**Task requirements**
An exact copy is needed of the lines from the one that contains "Free Two Horses" through the final line of the data below, with pictures left out.

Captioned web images
▼
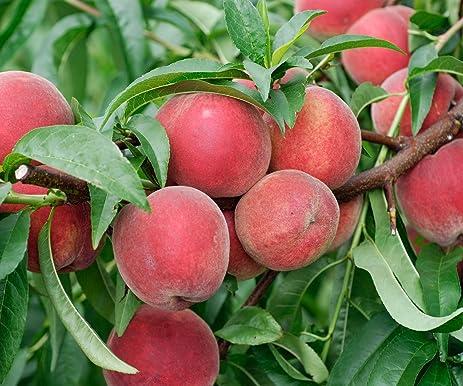 Red Haven Dwarf Peach Tree, Healthy Trees   1 Each
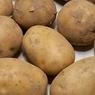 Россиян предупредили о грядущем дефиците картофеля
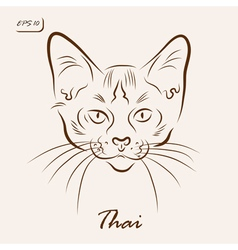 Thai cat vector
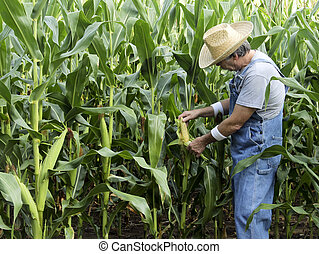 Farmer checking corn field - Farmer checking the cobs on a...
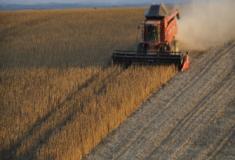 Como é corrigida a acidez dos solos?
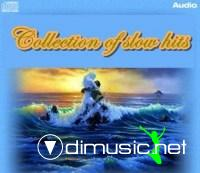 Collection of Slow Hits Volume.7 (2012)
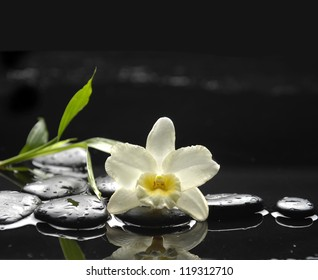 Still life with white orchid and bamboo on black stones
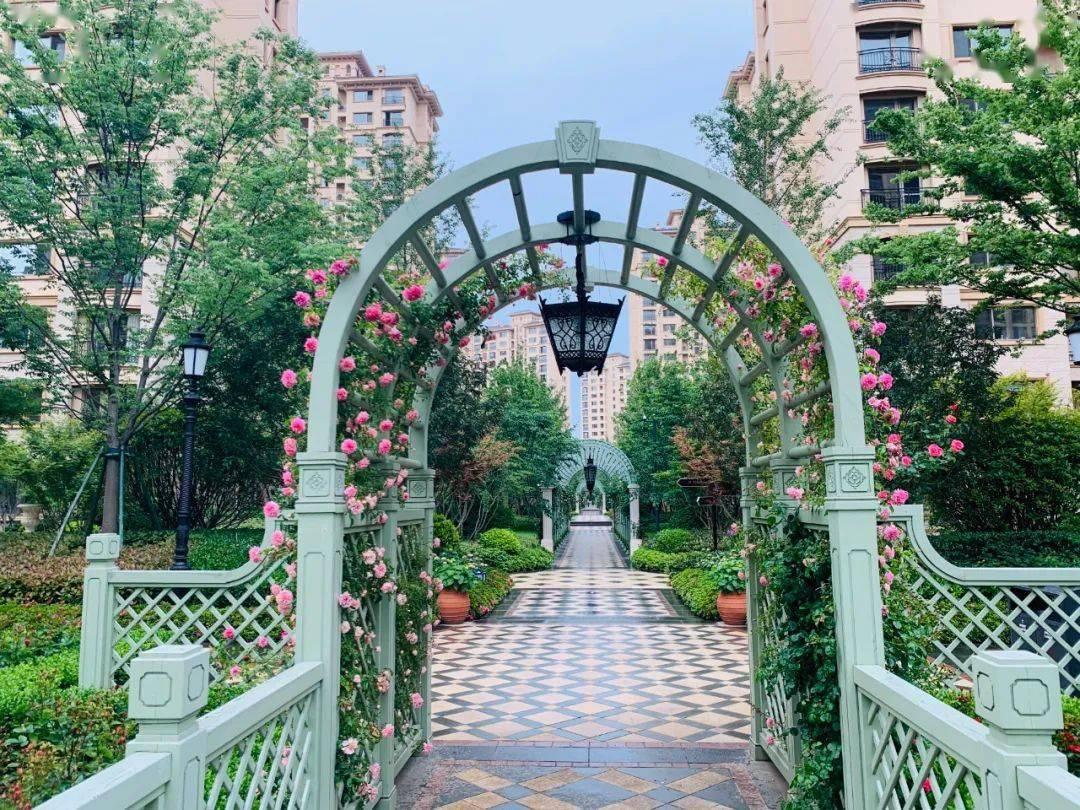 随珠玫瑰园,爱丽丝仙境!320米长廊,十几种欧洲玫瑰盛开,每位业主都忍不住拍照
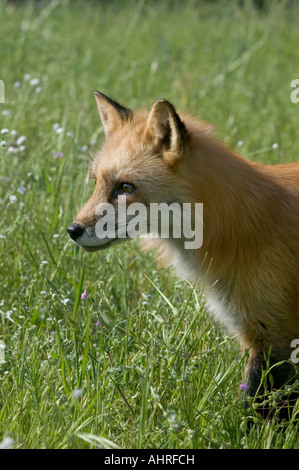 a red fox in a field of flowers - Stock Image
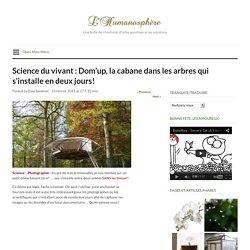 Science du vivant : Dom'up, la cabane dans les arbres qui s'installe en deux jours!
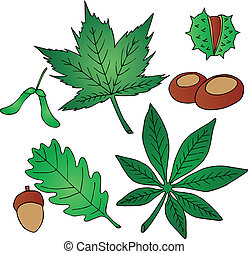 Leaves and fruits - vector illustration.
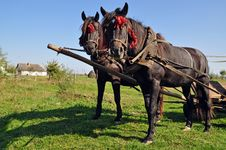 Free Two Horses In A Team. Royalty Free Stock Images - 16231169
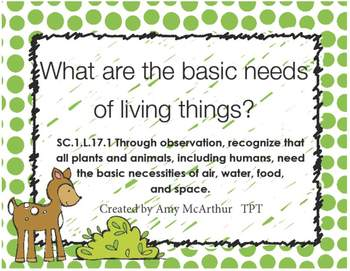 Basic Needs of Living Things SC.1.L.17.1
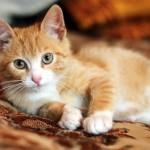Маленький котенок уехал домой
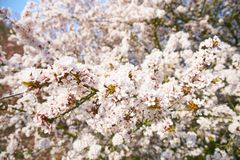 Sakuras in Bloesem stock afbeelding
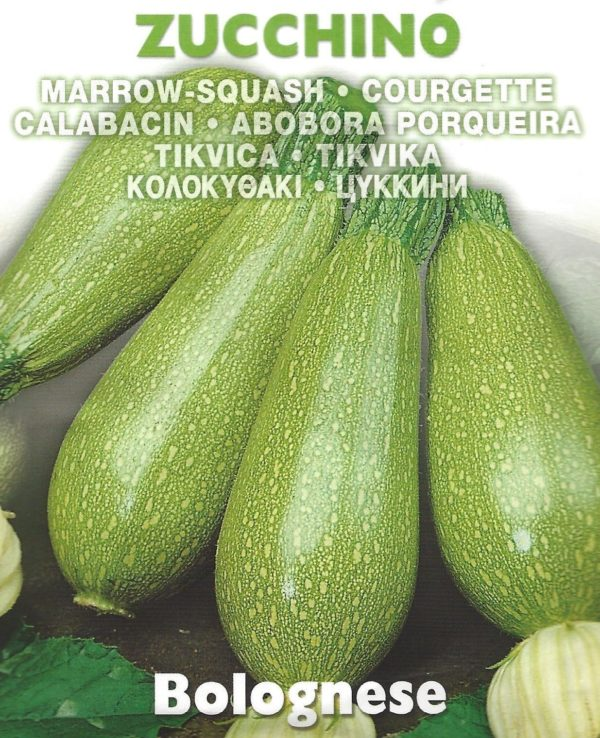 ' COURGETTE - BOLOGNESE - 5.0 GRAM - APPROX 38 SEEDS '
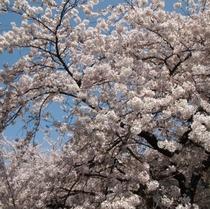 京都は町中が桜の名所!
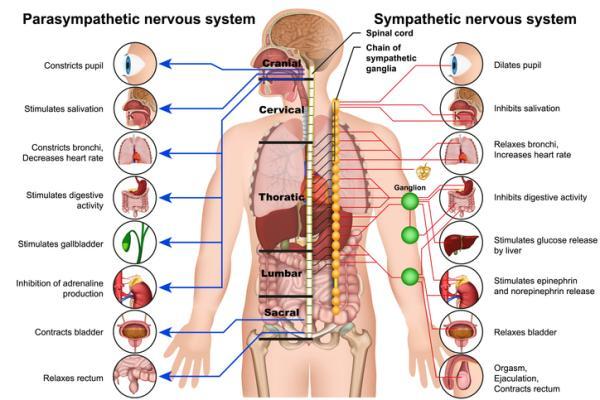 Sistema nervioso autónomo: qué es, partes, funciones y características - Funciones del sistema nervioso autónomo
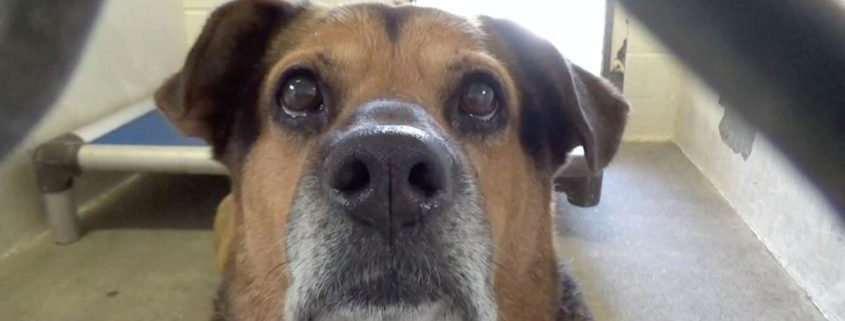 Family didn't want responsibility, turned senior dog over to shelter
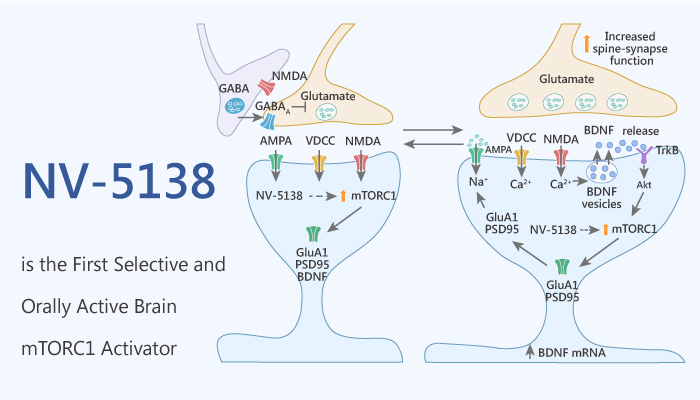 NV 5138 is the First Selective and Orally Active Brain mTORC1 Activator 2020 09 29 - NV-5138 is the First Selective and Orally Active Brain mTORC1 Activator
▲
**Exercise answer**
 Free Two Horses In A Team. Royalty Free Stock Images - 16231169
 Basic Needs of Living Things SC.1.L.17.1
Маленький котенок уехал домой
 Sakuras in Bloesem stock afbeelding
 ' COURGETTE - BOLOGNESE - 5.0 GRAM - APPROX 38 SEEDS '
 京都は町中が桜の名所!
 Sistema nervioso autónomo: qué es, partes, funciones y características - Funciones del sistema nervioso autónomo
 Family didn't want responsibility, turned senior dog over to shelter
 NV 5138 is the First Selective and Orally Active Brain mTORC1 Activator 2020 09 29 - NV-5138 is the First Selective and Orally Active Brain mTORC1 Activator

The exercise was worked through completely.